> Aim of the exercise
Extract the final stretch of the data: the line that contains "Of the options" and every line after it, unaltered, and no other lines.

>> Begin

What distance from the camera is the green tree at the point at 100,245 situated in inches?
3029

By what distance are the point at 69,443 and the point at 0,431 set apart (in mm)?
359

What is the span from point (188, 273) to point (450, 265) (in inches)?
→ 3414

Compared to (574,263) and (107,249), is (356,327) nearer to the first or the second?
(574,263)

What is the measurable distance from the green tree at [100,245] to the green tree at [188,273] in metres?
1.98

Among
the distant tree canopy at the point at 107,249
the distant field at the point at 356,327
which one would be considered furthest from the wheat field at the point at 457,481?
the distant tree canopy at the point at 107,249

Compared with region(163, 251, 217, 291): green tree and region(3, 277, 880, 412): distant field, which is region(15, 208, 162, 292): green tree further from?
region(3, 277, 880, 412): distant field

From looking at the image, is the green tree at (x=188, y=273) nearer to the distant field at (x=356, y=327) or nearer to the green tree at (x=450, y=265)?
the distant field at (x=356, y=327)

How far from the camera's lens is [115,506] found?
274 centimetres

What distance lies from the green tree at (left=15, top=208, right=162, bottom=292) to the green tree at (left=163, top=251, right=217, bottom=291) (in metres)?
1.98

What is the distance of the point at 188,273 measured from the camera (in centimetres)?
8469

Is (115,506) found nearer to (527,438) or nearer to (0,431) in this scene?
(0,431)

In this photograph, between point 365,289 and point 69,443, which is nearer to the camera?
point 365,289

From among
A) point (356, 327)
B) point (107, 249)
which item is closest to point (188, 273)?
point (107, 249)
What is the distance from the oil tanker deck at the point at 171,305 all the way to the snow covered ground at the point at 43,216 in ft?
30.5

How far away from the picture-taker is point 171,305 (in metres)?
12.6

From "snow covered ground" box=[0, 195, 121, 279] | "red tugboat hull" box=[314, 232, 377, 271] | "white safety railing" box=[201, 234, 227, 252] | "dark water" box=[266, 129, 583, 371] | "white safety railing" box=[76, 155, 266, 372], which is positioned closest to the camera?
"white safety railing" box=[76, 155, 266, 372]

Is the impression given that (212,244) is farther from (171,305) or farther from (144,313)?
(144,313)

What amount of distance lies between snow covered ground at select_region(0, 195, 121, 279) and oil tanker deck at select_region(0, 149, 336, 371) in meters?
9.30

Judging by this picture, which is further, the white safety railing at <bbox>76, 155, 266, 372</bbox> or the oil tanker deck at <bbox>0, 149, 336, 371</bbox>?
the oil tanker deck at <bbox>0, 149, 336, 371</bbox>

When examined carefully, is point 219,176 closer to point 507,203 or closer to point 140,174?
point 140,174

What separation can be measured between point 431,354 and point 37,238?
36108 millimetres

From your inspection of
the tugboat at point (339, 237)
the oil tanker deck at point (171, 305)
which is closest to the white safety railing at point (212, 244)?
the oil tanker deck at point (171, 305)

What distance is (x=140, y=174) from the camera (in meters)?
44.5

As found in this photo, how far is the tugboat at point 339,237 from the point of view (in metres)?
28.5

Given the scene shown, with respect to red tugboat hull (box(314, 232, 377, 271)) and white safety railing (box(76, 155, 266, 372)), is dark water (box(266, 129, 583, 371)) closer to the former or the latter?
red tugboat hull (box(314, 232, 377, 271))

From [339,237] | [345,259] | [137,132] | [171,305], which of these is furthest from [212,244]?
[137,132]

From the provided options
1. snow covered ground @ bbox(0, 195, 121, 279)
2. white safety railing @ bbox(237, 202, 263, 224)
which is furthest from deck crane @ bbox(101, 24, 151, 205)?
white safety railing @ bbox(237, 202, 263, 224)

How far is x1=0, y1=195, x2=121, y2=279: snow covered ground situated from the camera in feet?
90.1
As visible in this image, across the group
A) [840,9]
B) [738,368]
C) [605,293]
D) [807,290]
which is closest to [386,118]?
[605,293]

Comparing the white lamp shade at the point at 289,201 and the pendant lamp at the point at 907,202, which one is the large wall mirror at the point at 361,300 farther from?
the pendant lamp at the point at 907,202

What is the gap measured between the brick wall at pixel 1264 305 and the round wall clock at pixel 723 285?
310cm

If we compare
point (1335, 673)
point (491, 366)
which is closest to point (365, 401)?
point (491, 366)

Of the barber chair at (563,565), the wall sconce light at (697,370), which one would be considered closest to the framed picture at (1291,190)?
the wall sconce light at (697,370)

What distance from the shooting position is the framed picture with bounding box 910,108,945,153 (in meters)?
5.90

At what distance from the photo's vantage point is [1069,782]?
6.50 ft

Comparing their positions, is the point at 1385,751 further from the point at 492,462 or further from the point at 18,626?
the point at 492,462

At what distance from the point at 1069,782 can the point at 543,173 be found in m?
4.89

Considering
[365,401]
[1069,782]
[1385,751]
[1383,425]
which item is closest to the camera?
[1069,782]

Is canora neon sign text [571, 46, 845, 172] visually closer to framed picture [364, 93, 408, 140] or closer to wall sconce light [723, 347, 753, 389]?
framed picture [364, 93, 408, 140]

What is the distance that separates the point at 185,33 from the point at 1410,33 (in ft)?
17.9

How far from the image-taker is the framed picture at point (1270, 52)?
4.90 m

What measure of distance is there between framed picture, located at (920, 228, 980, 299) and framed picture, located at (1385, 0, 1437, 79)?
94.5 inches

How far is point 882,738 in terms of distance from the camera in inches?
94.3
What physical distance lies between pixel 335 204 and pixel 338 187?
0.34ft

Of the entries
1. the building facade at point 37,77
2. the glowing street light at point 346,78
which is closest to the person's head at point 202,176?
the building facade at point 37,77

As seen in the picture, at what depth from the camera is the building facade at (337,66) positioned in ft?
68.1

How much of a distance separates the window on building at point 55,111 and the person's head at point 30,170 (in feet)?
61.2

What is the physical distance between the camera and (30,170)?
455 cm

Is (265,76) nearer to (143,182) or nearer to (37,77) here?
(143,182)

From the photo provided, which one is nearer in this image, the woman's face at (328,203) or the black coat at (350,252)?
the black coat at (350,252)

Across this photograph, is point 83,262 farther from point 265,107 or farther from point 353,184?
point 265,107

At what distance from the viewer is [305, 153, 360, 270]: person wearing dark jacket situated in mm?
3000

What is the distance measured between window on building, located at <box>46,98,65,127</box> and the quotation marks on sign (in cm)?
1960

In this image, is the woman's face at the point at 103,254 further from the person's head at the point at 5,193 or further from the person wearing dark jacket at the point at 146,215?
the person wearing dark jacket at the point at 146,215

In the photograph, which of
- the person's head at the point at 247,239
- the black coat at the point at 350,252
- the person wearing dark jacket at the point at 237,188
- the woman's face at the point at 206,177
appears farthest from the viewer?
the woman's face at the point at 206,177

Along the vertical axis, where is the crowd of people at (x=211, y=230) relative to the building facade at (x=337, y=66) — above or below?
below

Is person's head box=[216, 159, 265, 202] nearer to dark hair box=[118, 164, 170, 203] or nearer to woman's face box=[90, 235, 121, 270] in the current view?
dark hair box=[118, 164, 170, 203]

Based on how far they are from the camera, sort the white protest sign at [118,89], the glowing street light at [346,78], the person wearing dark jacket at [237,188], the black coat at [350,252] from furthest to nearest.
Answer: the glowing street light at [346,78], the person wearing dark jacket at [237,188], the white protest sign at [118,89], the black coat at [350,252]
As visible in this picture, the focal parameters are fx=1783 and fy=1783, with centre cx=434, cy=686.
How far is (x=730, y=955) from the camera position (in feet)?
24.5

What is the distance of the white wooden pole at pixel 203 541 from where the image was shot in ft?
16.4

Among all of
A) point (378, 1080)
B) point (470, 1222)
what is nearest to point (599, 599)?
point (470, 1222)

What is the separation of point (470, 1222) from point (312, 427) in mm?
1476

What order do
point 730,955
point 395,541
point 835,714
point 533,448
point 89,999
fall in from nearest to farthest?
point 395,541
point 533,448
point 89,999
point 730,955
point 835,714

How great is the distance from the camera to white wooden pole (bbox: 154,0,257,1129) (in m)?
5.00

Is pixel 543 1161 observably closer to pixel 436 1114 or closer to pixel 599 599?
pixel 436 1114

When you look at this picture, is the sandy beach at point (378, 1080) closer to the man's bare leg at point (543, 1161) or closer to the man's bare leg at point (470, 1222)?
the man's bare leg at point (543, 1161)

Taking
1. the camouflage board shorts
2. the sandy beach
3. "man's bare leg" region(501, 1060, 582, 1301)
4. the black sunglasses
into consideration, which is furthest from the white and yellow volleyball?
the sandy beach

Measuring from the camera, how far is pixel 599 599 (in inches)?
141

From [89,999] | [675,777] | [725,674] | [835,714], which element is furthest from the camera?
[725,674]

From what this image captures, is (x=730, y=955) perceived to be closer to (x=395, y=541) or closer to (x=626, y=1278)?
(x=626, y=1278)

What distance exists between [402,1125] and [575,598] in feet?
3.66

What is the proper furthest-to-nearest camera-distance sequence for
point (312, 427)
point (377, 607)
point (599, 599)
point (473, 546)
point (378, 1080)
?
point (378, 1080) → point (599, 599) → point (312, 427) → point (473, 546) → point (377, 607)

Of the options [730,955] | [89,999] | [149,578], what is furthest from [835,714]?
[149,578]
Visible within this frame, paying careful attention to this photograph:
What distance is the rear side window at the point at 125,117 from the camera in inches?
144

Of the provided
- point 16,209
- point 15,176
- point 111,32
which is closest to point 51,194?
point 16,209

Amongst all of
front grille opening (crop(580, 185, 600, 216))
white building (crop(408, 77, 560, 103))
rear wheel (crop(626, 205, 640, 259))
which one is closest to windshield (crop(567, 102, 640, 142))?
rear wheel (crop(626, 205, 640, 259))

>> End

> Written answer
Of the options [730,955] | [89,999] | [149,578], what is furthest from [835,714]?
[149,578]
Visible within this frame, paying careful attention to this photograph:
What distance is the rear side window at the point at 125,117 from the camera in inches?
144

Of the provided
- point 16,209
- point 15,176
- point 111,32
which is closest to point 51,194?
point 16,209

Amongst all of
front grille opening (crop(580, 185, 600, 216))
white building (crop(408, 77, 560, 103))
rear wheel (crop(626, 205, 640, 259))
which one is closest to windshield (crop(567, 102, 640, 142))?
rear wheel (crop(626, 205, 640, 259))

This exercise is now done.